JOB
In the eigen.py module documentation, condense the paragraph that begins "In structural mechanics often" into two shorter sentences, keeping its main facts.

EXTRACT
129. fe.eigen
— eigen.py: Solving large eigenproblems.¶
This module contains some functions that can be used to compute the eigenpairs (eigenvalues and eigenvectors) of generalized eigenproblem problems with large positive definite matrices.
The standard eigenproblem consists in finding the solutions (x, e) satisfying the equation A.x = e.x, where A is an (n, n) matrix, x is an (n) vector and e is a scalar. There are n solutions.
In structural mechanics often a generalized eigenproblem is encountered, with the following form: A.x = e.B.x, where B is also a positive definite matrix of size (n, n). Moreover, due to the discretization process (e.g. finite elements), the value of n can be very high. Therefore specialized solution methods are required, and only a small number of solutions can practaically be computed.
This module contains some Python function to solve such large eigenproblems for the lowest p eigenvalues. Most of the alogrithms were based on the book “Finite Element Procedures in Engineering Analysis” by K-J Bathe (Prentice-Hall 1982).
(C) 2016 Benedict Verhegghe (benedict.verhegghe@feops.com) This code is distributed under the GNU-GPL v 1.3 or later.
The only non-standard Python module used is numpy (http://www.numpy.org/).
Available functions for solving eigenproblems: - tjacobi: for small standard symmetric problems - gjacobi: for small generalized symmetric positive definite problems - inverse: for medium size generalized problems (discouraged) - subspace: for large generalized problems - lanczos: for large generalized problems
129.1. Functions defined in module fe.eigen¶
- fe.eigen.lu_decomp(A, ptol=1e-20)[source]¶
Perform an LU decomposition of A.
The LU decomposition of a matrix A is a set of two matrices L and U, where L is a lower triangular matrix with unit diagonal elements, and U is an upper triangular matrix, such that L * U = A.
Unlike scipy’s lu_factor function, this function does not perform any pivoting. Instead, as soon as a zero diagonal element is encountered, the function aborts.
- fe.eigen.count_neg_diag(a)[source]¶
Compute the number of negative diagonal elements in LDLt decomposition
Constructs the LDLt (or LU) decomposition of k and returns the number of negative diagonal elements.
- fe.eigen.sturm_check(k, m, e, bound='lu', group=True, tol=0.01, verbose=False)[source]¶
Performs a Sturm sequence check on the eigenvalues e.
When applying a shift s: ks = k - s * m, the number of negative diagonal elements in the LDLt decomposition (or the LU decomposition) is equal to the number of eigenvalues lower than s. This function uses that property to check the obtained eigenvalues.
- Parameters:
e – The eigenvalues found for the eigenproblem (k, m) bound: either ‘l’, ‘u’ or ‘lu’: specifies if a shift at the lower bound, the upper bound, or both is to be performed.
group – If True, a check around all eigenvalues as a group is done. If False, a check around each individual eigenvalue is performed.

DATA SECTION
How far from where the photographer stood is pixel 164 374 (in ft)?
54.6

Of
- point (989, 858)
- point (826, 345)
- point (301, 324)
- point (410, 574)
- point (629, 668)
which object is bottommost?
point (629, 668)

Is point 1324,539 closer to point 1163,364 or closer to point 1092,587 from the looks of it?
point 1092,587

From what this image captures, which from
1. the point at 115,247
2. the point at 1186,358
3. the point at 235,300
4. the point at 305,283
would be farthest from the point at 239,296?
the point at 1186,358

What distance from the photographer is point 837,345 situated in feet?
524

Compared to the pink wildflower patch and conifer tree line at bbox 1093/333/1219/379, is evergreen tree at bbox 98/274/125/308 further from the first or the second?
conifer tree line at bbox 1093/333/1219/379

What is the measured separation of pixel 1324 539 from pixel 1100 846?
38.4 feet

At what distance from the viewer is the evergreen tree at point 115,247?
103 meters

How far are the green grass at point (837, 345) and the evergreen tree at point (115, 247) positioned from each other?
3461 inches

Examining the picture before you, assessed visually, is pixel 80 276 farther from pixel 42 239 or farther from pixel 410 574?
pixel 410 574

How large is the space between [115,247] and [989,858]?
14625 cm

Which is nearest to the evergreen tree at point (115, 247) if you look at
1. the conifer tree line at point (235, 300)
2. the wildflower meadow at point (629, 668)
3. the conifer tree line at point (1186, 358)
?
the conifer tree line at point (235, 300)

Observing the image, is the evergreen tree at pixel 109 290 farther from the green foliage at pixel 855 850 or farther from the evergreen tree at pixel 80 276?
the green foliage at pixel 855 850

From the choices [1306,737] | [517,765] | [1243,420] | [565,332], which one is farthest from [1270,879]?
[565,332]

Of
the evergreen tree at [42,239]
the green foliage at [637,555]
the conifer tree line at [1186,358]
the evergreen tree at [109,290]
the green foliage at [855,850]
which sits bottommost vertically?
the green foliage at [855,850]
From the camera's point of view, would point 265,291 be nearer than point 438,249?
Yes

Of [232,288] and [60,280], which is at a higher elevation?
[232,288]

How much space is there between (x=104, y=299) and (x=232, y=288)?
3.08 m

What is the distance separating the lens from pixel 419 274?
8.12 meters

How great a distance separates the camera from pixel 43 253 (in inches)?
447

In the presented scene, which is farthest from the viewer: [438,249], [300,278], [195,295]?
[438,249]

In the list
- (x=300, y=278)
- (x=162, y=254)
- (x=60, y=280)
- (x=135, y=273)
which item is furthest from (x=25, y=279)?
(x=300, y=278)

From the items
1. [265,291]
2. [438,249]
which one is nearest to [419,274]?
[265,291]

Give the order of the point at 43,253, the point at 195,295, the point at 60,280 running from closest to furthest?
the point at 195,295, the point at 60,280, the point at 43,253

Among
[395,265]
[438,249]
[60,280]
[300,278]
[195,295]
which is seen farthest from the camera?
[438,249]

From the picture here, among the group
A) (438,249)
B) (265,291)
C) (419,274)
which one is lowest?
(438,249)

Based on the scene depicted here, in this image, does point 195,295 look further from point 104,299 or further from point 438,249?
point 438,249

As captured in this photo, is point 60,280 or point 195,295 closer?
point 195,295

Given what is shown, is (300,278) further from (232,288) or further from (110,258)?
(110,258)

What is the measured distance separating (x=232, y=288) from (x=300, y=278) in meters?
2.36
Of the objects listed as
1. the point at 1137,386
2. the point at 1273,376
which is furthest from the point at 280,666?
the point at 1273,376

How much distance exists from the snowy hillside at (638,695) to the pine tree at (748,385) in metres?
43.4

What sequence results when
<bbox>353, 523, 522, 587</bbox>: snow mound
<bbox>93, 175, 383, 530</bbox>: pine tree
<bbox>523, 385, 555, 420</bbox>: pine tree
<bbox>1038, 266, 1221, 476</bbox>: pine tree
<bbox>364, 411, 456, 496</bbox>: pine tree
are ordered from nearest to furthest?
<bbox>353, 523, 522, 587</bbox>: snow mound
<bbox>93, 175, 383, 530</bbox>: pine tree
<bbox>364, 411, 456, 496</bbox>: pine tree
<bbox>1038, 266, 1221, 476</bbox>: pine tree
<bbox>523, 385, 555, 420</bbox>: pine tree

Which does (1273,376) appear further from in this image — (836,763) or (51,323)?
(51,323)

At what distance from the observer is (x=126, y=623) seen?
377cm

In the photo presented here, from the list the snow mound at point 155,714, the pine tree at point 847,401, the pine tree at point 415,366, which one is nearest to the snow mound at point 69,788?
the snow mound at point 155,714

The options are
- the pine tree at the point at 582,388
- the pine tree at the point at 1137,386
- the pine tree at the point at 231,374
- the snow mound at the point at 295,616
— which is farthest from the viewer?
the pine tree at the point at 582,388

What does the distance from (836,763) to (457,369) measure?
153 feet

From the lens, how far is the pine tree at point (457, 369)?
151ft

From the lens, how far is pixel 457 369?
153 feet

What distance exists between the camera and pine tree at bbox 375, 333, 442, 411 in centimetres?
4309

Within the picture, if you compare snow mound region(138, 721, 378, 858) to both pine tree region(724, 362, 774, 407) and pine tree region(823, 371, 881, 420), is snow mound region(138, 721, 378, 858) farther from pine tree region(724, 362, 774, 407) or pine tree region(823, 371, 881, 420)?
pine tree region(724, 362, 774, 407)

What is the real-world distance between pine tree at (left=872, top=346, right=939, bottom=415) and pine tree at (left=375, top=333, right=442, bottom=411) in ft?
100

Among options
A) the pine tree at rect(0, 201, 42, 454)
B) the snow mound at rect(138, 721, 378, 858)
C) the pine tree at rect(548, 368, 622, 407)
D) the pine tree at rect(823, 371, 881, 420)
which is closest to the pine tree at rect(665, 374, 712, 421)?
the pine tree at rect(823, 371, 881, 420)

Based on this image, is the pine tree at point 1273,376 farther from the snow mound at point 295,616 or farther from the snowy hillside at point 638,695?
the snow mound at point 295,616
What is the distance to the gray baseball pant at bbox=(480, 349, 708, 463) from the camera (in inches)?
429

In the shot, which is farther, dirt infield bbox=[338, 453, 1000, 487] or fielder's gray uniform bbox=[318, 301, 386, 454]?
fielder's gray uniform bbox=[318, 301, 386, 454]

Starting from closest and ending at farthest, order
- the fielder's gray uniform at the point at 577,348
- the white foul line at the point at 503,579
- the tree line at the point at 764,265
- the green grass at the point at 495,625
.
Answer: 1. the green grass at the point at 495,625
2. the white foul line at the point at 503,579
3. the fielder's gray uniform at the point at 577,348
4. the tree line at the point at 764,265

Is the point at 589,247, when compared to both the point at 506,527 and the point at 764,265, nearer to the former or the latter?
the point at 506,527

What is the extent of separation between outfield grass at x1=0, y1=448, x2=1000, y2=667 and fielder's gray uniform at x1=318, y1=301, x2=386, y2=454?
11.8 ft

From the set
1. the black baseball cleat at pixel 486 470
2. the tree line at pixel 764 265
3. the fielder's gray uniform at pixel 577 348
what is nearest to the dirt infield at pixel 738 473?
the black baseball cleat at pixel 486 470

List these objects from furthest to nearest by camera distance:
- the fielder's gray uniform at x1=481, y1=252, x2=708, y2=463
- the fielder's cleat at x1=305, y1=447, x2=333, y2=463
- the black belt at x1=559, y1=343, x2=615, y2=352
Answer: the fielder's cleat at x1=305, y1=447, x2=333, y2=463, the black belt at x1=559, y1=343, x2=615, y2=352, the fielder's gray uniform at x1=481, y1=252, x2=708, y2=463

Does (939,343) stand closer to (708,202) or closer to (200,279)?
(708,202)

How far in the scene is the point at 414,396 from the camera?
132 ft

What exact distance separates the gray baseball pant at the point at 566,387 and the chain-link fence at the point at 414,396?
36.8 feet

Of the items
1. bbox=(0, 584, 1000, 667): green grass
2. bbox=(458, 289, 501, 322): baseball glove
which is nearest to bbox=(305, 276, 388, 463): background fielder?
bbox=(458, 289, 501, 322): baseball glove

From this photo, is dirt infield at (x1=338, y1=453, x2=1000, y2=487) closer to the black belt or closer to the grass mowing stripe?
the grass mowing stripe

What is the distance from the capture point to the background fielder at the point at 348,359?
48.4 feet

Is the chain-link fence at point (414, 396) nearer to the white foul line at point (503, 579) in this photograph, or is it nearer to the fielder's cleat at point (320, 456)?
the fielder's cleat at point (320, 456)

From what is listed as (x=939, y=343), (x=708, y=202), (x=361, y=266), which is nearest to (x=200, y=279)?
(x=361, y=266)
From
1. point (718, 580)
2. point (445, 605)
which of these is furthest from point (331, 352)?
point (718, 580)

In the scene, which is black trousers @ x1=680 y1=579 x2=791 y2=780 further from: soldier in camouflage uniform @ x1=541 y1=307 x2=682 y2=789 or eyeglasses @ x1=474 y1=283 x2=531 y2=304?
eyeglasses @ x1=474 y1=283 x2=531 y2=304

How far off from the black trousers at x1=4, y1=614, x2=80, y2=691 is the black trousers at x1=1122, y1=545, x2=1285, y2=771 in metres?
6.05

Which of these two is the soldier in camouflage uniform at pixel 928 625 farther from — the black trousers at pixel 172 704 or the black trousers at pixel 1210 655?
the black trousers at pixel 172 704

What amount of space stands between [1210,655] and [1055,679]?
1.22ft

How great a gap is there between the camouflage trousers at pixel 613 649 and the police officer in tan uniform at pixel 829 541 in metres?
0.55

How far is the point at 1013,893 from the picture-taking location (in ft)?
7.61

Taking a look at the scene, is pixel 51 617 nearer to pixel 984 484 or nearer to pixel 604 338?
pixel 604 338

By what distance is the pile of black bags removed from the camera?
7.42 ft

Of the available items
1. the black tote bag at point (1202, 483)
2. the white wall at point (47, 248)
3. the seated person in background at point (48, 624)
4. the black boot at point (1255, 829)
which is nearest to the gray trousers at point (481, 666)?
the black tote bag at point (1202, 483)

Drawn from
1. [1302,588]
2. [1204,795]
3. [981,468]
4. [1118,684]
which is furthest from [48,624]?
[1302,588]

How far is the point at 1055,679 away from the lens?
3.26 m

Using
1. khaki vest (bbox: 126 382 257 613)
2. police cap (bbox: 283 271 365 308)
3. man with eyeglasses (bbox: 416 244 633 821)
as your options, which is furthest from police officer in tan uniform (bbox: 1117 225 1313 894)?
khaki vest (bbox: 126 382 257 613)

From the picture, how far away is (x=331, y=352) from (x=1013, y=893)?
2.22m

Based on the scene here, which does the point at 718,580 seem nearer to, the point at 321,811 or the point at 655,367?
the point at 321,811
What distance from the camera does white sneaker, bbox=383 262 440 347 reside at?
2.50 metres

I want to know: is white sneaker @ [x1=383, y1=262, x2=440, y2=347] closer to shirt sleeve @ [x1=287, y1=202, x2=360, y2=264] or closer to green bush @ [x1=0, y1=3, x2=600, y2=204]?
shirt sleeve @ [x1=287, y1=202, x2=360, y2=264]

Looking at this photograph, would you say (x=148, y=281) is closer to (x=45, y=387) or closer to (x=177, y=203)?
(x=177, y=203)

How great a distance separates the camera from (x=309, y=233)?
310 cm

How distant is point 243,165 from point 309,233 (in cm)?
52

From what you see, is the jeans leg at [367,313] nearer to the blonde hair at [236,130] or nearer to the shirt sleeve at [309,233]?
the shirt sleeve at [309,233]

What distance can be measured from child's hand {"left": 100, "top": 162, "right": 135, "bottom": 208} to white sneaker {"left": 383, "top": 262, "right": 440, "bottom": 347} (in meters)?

REPLY
Structural mechanics often leads to the generalized eigenproblem A.x = e.B.x, where B is also a positive definite (n, n) matrix, and discretization such as finite elements can make n very large. Such problems need specialized solution methods, and only a small number of solutions can be computed in practice.